A Moralidade Administrativa e o Paradoxo das Gravatas Institucionais do STF.
Por Gilberto Lopes Teixeira – Membro Efetivo do IASC e Advogado.
A administração pública brasileira, regida pelos princípios da legalidade, impessoalidade, moralidade, publicidade e eficiência (art. 37 da Constituição), tem, reiteradamente, protagonizado episódios que desafiam o primado da ética na gestão do erário. O mais recente escândalo envolve a aquisição de gravatas institucionais pelo Supremo Tribunal Federal (STF), circunstância que se reveste de notória afronta aos ditames da moralidade administrativa.
No âmbito jurídico, a moralidade administrativa não se reduz ao cumprimento formal da legalidade; ela pressupõe decoro, razoabilidade e zelo com os recursos públicos, aspectos fundamentais para legitimar a atuação estatal perante a sociedade. O Judiciário, enquanto guardião último da Constituição, deveria ser exemplo intransigente dessa virtude, evitando práticas que possam sugerir esbanjamento ou desdém com os desafios socioeconômicos enfrentados pelo país.
O STF, ao justificar a compra das gravatas com base em previsões orçamentárias e na necessidade de identidade visual da Corte, ignora o sentimento coletivo de indignação ante a banalização dos gastos públicos. Em um país onde milhões de cidadãos enfrentam dificuldades básicas, onde a máquina estatal frequentemente alega escassez de recursos para áreas essenciais, como saúde, educação e segurança, a aquisição de acessórios supérfluos para magistrados e servidores soa como um escárnio institucional.
Mais grave, porém, é o simbolismo da decisão. Quando um tribunal que deveria ser o ápice da austeridade dá sinais de insensibilidade fiscal, legitima-se, por via reflexa, o mau uso dos recursos em esferas inferiores da administração pública. Como exigir parcimônia de prefeitos, governadores e parlamentares quando a Suprema Corte do país se permite extravagâncias questionáveis? Esse tipo de postura mina a confiança social na imparcialidade e na responsabilidade dos agentes públicos, fomentando um ambiente de descrença nas instituições.
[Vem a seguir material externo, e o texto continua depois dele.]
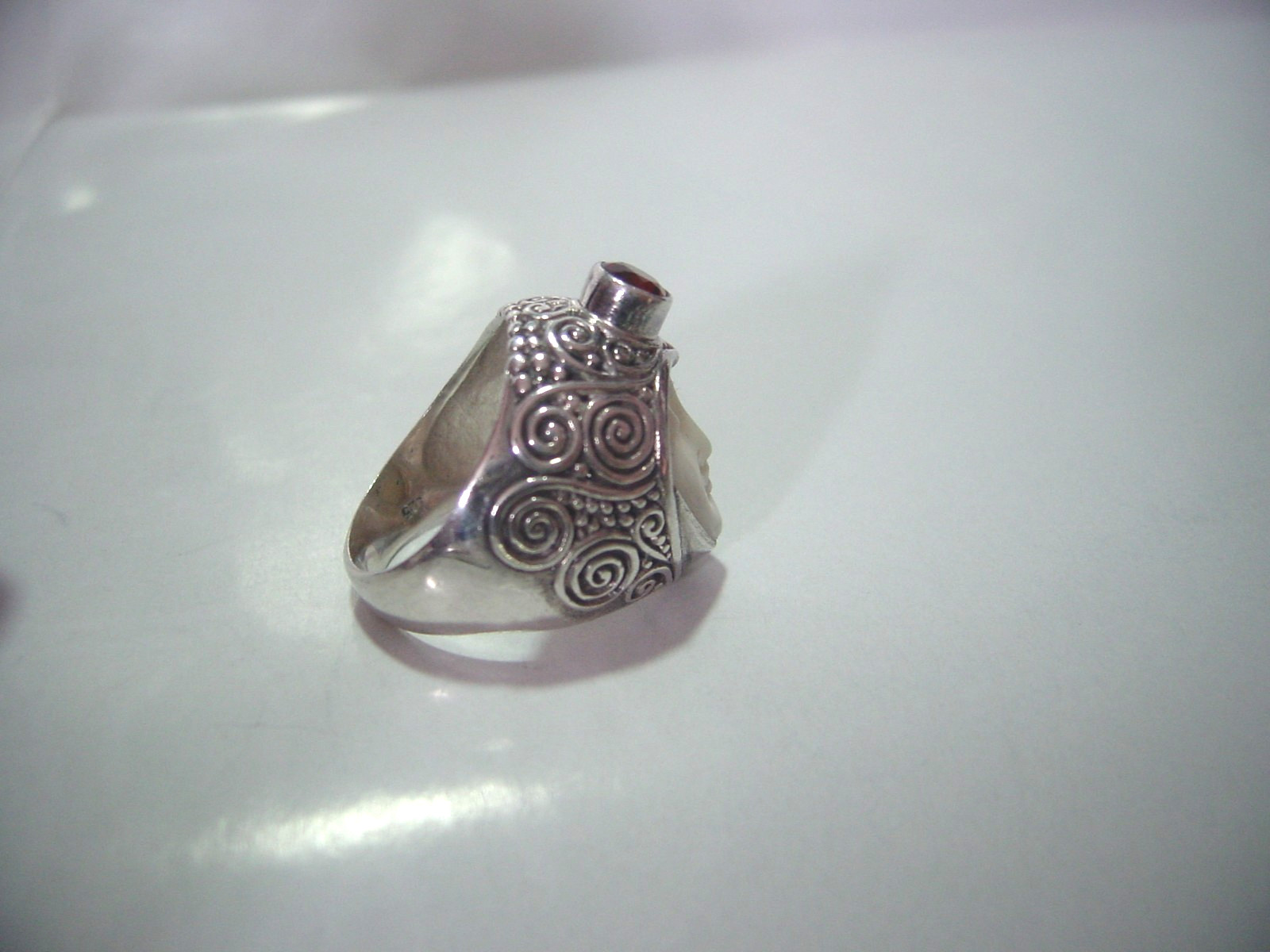 RARE-solid Silver 925 TJC Carved Face Goddess BALI Genuine pyrope garnet size n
A questão ultrapassa, pois, o valor monetário envolvido. Trata-se de um sintoma de uma cultura institucional viciada, em que o Estado se aparta das reais necessidades da população e privilegia a autopreservação de seus membros, muitas vezes alheios às dificuldades do cidadão comum. No caso específico do STF, tal atitude corrobora a percepção de uma casta distante da realidade nacional, dissociada do seu dever precípuo de servir à nação com probidade e compromisso republicano.
O princípio da eficiência administrativa, exigência constitucional imposta a todos os órgãos públicos, deveria ser observado não apenas na qualidade dos serviços prestados, mas também na gestão austera dos bens e valores sob sua custódia. Quando um tribunal se rende ao luxo de investir em acessórios protocolares de questionável relevância, o compromisso com a eficiência é substituído por um elitismo institucional disfarçado de necessidade funcional.
Em tempos de crise econômica e de reivindicações sociais por transparência e responsabilidade fiscal, o Judiciário deveria adotar uma postura pedagógica no trato dos recursos públicos. Pequenos atos, quando despidos de senso de moralidade e austeridade, adquirem grande relevância simbólica, corroendo a credibilidade das instituições e distanciando os cidadãos da crença em um Estado ético e comprometido com o bem comum.
O STF, em sua função de guardião da Constituição, deveria encarnar, em sua prática administrativa, os valores de contenção e sobriedade que impõe a outros entes públicos. Afinal, quem tem a missão de zelar pelo ordenamento jurídico nacional não pode dar o mau exemplo de transformar o erário em um fundo pessoal de vaidades e protocolos pomposos. O compromisso com a moralidade administrativa não é facultativo, mas um imperativo ético e jurídico de toda instituição que se pretende digna da confiança popular.